According to the workshop announcement, what does each participant receive to document attendance?

=== Passage to read ===

This seminar addresses macroscopic identification of botanical dietary ingredients, a cornerstone of the FDA's dietary supplement cGMPs
July 23-24, 2019
$650 (AHPA & AHP Members)
|Presented in partnership with:
This hands-on, two-day workshop will provide a detailed orientation of botanical, macroscopic, and organoleptic identification methods, quality assessment techniques and terminology, and demonstrate how these techniques are used to evaluate crude plant parts in a scientifically valid manner.
Botanical identification, using classical botany as the basis, is the primary manner in which plant materials are identified. Macroscopic and organoleptic analysis are among the most rapid, accurate, cost-effective, and environmentally sound of all the analytical technologies used for identification and quality assessment of crude herb materials.
- Botanical identity current good manufacturing practice (cGMP) compliance requirements;
- Strengths and weaknesses of various analytical technologies (botanical, morphological, microscopic, chemical, DNA);
- Botanical terminology and botanical identification of plant materials;
- Language of botanical pharmacognosy and organoleptics: Terminology and assessment techniques for roots, leaves, stems, barks, flowers, fruits, seeds;
- Developing and documenting macroscopic and organoleptic assessments in a scientifically valid manner;
- Common and uncommon botanical adulterants: how to detect and how to avoid them;
- Sourcing of botanical reference materials and developing internal standards.
Discussions will be accompanied by hands-on instruction for:
- Preparing botanical vouchers and an in-house herbarium collection;
- Examining various plant parts provided during the instruction.
The cGMP rules require QC/QA personnel to be adequately trained in dietary ingredient testing. Each participant shall receive a Certificate of Completion to document attendance.
Who should attend
Anyone with an interest in utilizing botanical, macroscopic and organoleptic techniques to identify botanicals including QC/QA personnel, laboratory personnel, regulatory compliance personnel, natural products researchers, and staff at dietary supplement companies looking for economical means to comply with cGMP requirements for establishing identity.
Roy Upton, RH, DipAyu
Herbalist and Executive Director
American Herbal Pharmacopoeia (AHP)
Steven Yeager, Botanist
Director of Quality
Mountain Rose Herbs
Holly Johnson, Ph.D.
Chief Science Officer
American Herbal Products Association (AHPA)
The 51-acre Bastyr University campus features a University Medicinal Herb Garden, where botanical medicine students study and cultivate a variety of medicinal plants. In spring 2012, Bastyr University began developing the Sacred Seeds Ethnobotanical Trail, a mile-long trail that connects a series of native plant meadows and gardens to the nearby forest and wetland. The living “classroom” is used to teach visitors about identification, seed saving and cultivation of native plants. It also preserves ethnobotanical knowledge of how they have been used in the past for food, medicine and ceremonies.

=== Dataset excerpts ===

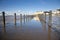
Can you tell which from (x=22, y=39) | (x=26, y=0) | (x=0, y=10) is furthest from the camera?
(x=0, y=10)

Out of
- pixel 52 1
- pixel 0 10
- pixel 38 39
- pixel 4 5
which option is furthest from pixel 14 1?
pixel 38 39

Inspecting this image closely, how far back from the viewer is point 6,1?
6.61 feet

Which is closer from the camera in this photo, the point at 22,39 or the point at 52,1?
the point at 22,39

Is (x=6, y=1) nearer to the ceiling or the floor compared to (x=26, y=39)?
nearer to the ceiling

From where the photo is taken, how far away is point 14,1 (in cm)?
202

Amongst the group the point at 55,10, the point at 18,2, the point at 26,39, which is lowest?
the point at 26,39

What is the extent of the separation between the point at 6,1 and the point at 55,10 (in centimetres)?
98

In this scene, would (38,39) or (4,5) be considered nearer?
(38,39)

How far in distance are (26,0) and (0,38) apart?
847 mm

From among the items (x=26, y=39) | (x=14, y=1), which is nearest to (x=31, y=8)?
(x=14, y=1)

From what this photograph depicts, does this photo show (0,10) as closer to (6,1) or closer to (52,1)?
(6,1)

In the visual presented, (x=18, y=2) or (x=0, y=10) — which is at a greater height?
(x=18, y=2)

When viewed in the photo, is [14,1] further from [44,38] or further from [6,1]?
[44,38]

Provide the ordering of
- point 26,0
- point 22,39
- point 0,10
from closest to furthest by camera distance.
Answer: point 22,39 → point 26,0 → point 0,10
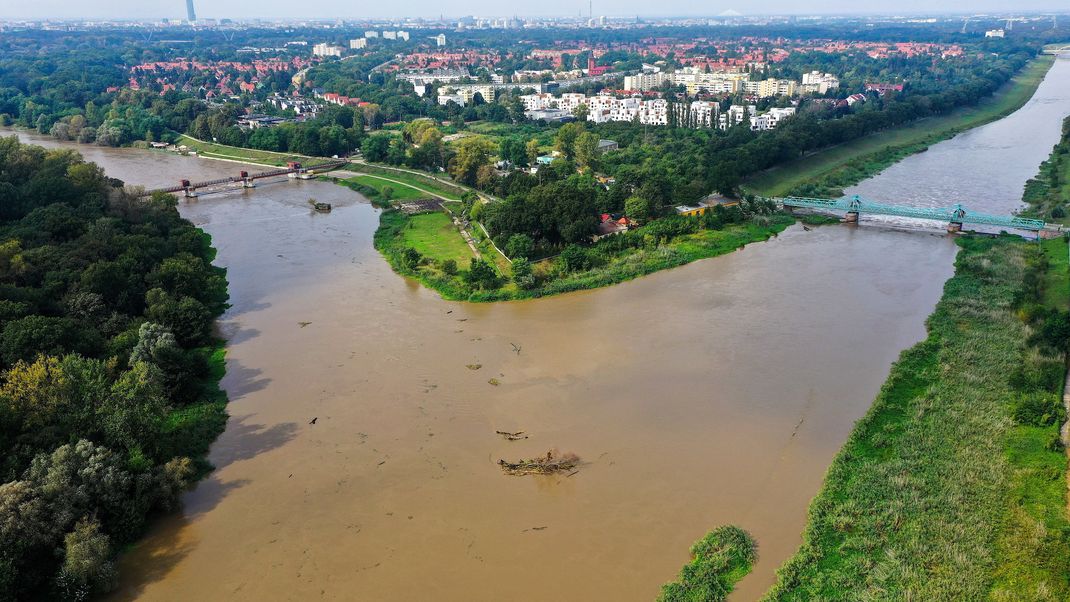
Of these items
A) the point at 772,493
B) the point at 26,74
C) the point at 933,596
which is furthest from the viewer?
the point at 26,74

===

**Reply to the exercise:**
A Certificate of Completion.